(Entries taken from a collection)
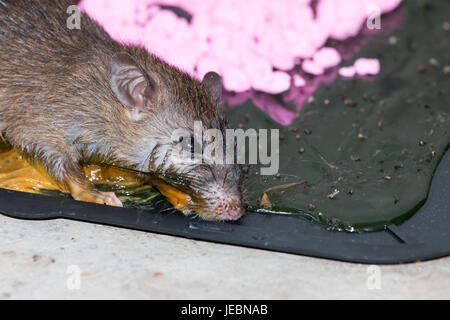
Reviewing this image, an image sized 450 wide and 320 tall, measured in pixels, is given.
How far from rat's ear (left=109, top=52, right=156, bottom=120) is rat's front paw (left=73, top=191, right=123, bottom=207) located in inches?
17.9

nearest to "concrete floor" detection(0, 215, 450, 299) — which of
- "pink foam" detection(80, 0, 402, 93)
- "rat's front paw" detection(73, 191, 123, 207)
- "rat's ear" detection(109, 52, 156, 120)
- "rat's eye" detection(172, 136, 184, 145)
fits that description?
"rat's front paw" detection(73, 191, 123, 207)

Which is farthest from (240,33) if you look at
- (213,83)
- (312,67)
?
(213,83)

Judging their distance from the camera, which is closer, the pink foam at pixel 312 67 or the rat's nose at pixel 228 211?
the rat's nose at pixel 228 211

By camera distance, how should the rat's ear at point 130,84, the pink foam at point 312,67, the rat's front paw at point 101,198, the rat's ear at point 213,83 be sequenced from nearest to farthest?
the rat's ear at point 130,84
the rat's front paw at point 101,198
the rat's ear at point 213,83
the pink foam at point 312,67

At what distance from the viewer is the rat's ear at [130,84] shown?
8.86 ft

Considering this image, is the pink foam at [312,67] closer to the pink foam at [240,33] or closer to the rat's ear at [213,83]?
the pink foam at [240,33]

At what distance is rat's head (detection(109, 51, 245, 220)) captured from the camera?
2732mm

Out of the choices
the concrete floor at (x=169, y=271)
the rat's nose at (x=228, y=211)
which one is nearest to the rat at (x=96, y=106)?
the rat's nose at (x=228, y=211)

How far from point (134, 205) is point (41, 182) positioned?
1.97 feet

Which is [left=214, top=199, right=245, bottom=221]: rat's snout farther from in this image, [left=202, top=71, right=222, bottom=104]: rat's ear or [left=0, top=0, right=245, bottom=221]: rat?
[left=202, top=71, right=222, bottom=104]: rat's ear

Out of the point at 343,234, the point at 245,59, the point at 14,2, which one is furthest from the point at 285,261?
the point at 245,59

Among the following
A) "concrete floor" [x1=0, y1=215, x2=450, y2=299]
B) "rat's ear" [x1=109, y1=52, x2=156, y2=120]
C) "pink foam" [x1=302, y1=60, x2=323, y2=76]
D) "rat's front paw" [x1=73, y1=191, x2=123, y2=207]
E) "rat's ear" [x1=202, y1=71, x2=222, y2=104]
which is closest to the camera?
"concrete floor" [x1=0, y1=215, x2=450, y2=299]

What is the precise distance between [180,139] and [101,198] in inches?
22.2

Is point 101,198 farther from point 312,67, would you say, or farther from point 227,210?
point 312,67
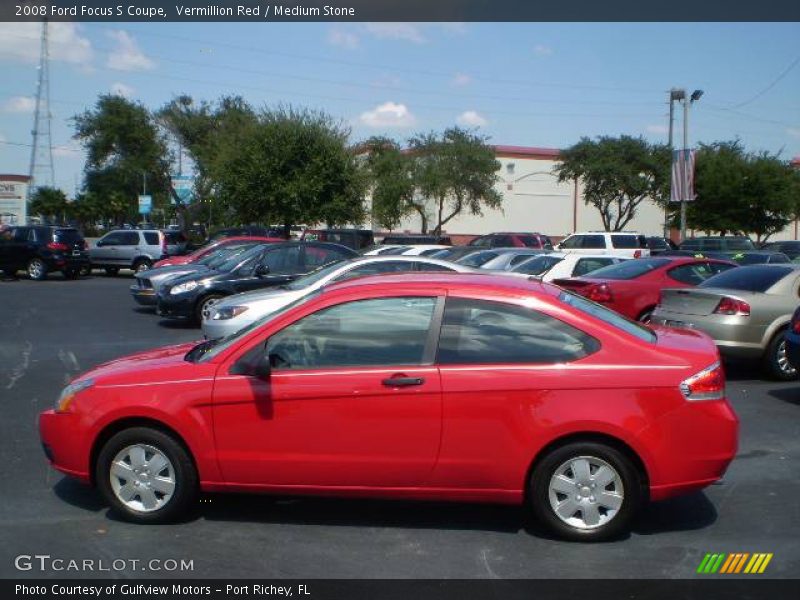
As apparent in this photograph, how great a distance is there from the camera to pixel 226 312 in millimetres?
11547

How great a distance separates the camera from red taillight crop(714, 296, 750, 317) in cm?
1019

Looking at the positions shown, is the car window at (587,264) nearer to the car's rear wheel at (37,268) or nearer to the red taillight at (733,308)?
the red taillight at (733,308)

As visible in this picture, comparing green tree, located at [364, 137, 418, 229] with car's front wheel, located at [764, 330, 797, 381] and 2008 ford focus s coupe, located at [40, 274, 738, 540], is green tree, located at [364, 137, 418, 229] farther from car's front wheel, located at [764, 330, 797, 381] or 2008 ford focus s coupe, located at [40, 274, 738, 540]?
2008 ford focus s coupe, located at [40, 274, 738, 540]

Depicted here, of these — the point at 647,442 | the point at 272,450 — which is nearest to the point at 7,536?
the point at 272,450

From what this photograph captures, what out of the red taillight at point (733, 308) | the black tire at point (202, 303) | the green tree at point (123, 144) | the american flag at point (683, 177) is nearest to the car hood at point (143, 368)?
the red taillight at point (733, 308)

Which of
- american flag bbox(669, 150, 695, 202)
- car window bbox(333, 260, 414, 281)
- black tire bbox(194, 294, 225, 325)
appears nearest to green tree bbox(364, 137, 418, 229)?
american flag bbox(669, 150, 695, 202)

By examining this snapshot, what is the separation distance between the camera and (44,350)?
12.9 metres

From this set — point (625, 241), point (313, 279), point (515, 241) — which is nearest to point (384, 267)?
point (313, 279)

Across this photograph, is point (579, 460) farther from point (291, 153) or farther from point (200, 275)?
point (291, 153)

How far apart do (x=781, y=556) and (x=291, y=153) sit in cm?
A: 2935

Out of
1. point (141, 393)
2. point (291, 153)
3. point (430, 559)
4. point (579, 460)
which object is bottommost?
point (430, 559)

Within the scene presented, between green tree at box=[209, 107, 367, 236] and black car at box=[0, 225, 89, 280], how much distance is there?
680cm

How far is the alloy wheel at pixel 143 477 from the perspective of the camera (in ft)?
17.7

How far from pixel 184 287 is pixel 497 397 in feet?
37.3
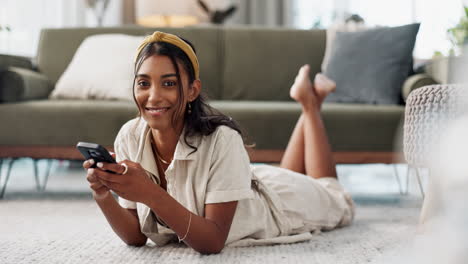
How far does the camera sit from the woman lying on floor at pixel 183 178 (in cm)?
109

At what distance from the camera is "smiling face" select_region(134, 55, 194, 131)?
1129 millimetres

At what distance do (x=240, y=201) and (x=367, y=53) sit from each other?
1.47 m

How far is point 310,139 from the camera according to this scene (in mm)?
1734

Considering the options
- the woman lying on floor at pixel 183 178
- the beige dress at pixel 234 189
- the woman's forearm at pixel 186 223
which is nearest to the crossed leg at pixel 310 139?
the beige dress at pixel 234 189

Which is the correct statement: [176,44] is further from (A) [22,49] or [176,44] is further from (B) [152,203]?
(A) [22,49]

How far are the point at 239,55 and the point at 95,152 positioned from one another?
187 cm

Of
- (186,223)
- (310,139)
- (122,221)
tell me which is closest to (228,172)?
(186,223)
--
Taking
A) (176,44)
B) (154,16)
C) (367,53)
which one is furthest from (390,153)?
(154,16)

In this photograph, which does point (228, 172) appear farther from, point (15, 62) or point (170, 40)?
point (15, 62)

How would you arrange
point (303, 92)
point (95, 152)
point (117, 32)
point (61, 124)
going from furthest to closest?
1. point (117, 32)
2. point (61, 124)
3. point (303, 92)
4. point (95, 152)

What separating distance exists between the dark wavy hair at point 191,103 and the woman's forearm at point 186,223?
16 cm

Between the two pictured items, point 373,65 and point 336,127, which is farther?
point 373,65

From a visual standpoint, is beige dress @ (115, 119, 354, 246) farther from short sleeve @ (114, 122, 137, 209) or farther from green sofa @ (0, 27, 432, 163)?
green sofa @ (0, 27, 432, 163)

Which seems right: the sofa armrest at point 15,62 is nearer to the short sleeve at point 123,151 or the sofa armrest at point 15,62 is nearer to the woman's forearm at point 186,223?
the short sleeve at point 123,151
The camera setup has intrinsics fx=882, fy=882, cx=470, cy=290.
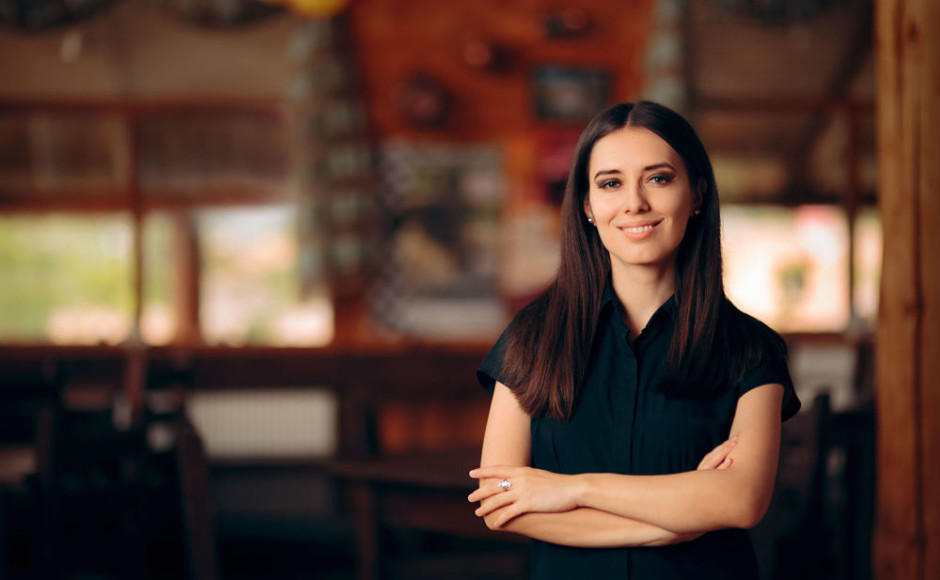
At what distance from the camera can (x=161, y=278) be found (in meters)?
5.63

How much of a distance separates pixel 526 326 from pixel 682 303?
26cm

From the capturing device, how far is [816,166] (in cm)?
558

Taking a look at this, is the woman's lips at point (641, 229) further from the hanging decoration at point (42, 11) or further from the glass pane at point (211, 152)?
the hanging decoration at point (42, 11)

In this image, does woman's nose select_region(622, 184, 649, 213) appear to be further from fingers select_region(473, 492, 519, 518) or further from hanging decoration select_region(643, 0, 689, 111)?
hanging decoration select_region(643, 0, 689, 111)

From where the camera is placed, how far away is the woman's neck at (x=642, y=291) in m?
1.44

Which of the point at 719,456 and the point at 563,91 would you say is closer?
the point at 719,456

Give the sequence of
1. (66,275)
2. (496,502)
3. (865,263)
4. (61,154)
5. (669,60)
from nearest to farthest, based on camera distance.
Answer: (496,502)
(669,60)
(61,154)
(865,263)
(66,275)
* * *
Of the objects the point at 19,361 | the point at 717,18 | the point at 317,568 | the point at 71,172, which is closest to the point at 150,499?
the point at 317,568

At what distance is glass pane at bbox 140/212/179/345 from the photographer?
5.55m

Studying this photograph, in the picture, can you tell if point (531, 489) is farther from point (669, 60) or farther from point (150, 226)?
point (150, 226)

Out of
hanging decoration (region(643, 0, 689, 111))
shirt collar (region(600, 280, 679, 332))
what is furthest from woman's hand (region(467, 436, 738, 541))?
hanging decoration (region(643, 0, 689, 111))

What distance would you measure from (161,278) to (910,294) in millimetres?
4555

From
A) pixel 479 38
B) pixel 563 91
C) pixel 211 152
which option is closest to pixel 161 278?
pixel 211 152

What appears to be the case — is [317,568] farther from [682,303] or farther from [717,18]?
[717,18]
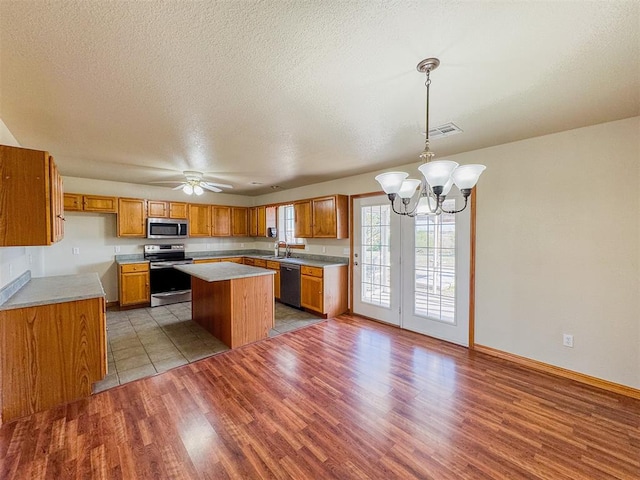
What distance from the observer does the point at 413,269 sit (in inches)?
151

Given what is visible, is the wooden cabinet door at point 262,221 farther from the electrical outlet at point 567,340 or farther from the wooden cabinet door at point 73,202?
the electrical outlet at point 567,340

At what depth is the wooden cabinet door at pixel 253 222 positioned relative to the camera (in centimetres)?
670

> **EXERCISE OBJECTIVE**
Pull out every line of the material above that contains the word "american".

> **WRITTEN ANSWER**
From what this photograph captures, what out of the red taillight at point (733, 308) | the black tire at point (202, 303) | the green tree at point (123, 144) | the american flag at point (683, 177) is nearest to the car hood at point (143, 368)?
- american flag bbox(669, 150, 695, 202)
american flag bbox(669, 150, 695, 202)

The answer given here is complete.